**Work to complete**
Pull out each line of the records below that contains the word "closest".

**Supplied data**

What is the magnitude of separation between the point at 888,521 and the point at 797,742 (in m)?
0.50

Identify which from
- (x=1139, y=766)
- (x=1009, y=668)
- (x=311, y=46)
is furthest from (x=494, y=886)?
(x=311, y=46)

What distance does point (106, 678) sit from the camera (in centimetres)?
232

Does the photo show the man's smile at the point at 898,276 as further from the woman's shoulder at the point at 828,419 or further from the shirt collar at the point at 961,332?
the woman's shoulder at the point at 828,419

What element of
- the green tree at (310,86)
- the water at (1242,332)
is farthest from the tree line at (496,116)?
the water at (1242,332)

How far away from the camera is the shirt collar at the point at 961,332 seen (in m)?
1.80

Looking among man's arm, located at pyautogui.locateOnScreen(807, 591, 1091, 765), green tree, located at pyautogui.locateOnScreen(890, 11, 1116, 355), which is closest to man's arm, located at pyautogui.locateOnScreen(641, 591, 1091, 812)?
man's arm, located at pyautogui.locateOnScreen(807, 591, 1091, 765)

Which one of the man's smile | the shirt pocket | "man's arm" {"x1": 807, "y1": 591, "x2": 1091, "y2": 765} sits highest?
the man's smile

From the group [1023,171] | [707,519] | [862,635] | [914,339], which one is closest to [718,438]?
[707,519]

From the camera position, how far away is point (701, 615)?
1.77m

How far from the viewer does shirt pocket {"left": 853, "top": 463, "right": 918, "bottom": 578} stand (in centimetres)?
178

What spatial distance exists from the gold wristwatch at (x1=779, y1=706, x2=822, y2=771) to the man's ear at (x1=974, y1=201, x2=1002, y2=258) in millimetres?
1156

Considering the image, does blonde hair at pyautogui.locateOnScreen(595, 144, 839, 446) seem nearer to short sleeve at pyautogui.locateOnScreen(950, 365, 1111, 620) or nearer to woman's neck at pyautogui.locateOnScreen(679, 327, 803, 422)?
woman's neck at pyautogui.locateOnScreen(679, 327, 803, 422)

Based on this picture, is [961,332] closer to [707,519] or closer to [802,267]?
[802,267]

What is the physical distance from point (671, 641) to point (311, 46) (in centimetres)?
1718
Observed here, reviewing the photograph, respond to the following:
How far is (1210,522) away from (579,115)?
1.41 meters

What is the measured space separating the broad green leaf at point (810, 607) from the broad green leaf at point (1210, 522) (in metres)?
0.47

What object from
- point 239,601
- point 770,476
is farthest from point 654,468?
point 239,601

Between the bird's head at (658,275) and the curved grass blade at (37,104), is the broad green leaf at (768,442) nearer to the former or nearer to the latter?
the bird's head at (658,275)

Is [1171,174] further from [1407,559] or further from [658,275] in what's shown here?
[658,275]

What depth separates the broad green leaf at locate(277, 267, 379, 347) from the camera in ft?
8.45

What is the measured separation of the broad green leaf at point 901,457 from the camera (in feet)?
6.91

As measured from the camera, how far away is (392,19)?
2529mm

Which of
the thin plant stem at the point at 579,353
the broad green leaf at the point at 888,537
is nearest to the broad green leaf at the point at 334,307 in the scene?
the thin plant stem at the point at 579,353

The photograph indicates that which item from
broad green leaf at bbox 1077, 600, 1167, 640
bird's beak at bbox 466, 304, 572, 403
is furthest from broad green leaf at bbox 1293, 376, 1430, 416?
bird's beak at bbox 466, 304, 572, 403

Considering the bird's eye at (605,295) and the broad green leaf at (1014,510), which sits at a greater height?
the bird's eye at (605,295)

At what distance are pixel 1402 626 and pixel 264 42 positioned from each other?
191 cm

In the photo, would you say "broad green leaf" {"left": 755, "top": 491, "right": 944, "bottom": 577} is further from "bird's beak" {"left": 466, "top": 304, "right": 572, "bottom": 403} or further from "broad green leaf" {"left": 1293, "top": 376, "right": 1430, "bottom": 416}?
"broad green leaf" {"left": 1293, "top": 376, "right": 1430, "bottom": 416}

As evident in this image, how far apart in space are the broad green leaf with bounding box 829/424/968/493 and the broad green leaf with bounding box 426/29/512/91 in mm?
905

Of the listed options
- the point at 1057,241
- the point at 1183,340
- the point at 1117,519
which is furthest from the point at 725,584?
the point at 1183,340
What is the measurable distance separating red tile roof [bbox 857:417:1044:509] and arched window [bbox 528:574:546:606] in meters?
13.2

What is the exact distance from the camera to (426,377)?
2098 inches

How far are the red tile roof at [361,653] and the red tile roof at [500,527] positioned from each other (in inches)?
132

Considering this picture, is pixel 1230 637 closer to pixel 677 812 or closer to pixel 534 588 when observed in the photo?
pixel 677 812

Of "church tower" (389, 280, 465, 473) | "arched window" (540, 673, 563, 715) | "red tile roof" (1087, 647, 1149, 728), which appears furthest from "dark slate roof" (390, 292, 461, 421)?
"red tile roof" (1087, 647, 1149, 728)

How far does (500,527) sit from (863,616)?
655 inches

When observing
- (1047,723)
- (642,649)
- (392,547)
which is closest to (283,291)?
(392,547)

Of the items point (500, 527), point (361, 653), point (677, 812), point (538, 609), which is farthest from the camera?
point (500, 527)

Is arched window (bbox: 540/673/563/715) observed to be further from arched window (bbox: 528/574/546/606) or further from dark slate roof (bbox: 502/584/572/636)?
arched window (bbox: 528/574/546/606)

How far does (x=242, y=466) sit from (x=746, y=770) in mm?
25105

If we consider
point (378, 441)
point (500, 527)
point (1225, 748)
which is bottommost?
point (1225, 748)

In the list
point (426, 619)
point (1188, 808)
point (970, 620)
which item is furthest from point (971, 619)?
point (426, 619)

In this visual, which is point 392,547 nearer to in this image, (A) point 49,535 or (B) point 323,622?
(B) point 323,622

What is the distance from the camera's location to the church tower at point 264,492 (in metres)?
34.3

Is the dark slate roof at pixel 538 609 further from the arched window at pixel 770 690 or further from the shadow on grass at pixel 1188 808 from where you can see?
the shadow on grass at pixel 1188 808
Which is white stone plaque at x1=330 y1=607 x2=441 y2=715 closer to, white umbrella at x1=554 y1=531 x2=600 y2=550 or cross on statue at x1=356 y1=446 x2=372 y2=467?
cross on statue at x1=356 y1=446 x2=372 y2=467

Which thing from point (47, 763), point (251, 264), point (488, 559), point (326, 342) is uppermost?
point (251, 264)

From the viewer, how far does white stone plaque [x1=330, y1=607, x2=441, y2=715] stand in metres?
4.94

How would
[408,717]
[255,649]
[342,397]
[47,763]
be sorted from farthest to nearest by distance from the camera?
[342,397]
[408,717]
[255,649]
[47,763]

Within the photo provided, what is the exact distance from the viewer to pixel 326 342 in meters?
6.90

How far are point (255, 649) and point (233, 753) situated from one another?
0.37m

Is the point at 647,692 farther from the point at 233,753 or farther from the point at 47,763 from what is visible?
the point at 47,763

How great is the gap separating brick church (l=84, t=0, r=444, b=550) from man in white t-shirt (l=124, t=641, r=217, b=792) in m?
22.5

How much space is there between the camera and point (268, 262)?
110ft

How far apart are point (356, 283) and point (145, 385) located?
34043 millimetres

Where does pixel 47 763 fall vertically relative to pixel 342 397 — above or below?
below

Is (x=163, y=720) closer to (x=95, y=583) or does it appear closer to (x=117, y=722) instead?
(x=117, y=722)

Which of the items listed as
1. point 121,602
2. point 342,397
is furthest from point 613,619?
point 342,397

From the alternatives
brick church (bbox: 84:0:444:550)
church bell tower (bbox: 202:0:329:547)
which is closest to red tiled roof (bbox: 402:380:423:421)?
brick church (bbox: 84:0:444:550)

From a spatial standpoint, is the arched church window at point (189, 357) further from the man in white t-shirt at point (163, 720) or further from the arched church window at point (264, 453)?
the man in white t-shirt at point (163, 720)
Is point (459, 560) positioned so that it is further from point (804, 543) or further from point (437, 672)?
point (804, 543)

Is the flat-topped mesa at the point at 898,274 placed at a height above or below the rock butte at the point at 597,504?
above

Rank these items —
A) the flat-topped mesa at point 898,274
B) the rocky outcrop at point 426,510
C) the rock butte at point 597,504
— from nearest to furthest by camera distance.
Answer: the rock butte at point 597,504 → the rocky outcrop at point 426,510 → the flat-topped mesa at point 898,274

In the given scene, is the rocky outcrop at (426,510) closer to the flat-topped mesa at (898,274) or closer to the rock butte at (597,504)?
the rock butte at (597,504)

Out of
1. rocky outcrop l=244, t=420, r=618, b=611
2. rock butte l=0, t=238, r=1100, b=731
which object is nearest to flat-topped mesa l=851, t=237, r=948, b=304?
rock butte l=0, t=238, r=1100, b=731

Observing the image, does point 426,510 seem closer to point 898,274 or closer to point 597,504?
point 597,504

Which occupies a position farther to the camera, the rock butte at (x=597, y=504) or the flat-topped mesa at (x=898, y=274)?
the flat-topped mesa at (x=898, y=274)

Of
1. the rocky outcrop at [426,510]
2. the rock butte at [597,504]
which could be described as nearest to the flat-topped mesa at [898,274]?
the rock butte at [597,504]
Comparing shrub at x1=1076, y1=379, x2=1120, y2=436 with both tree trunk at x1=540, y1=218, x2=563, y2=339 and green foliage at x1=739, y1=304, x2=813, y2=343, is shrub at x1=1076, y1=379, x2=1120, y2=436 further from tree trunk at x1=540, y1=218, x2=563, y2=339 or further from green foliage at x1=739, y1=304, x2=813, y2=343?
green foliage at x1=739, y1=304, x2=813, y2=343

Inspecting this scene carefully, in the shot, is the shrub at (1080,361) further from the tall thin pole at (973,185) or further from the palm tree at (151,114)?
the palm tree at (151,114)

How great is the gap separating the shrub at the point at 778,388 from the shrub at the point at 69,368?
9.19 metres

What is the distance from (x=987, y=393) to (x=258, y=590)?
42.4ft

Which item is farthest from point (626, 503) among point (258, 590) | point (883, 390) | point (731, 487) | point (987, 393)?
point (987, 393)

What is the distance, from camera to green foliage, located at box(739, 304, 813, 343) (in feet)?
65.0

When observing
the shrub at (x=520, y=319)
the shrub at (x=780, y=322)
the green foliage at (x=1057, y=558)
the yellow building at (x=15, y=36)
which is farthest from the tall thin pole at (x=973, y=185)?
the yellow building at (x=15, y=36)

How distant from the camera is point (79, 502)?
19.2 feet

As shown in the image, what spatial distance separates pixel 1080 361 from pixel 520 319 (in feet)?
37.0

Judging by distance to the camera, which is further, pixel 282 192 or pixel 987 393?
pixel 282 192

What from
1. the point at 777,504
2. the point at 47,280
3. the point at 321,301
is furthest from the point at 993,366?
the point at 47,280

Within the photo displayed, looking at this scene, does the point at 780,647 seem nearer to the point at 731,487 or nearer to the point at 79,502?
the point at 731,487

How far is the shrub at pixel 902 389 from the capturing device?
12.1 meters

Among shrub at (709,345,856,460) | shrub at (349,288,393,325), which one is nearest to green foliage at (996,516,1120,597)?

**Full answer**
Looking among man's arm, located at pyautogui.locateOnScreen(807, 591, 1091, 765), green tree, located at pyautogui.locateOnScreen(890, 11, 1116, 355), which is closest to man's arm, located at pyautogui.locateOnScreen(641, 591, 1091, 812)?
From the group [1023,171] | [707,519] | [862,635] | [914,339], which one is closest to [718,438]?
which is closest to (283,291)?
which is closest to red tiled roof (bbox: 402:380:423:421)?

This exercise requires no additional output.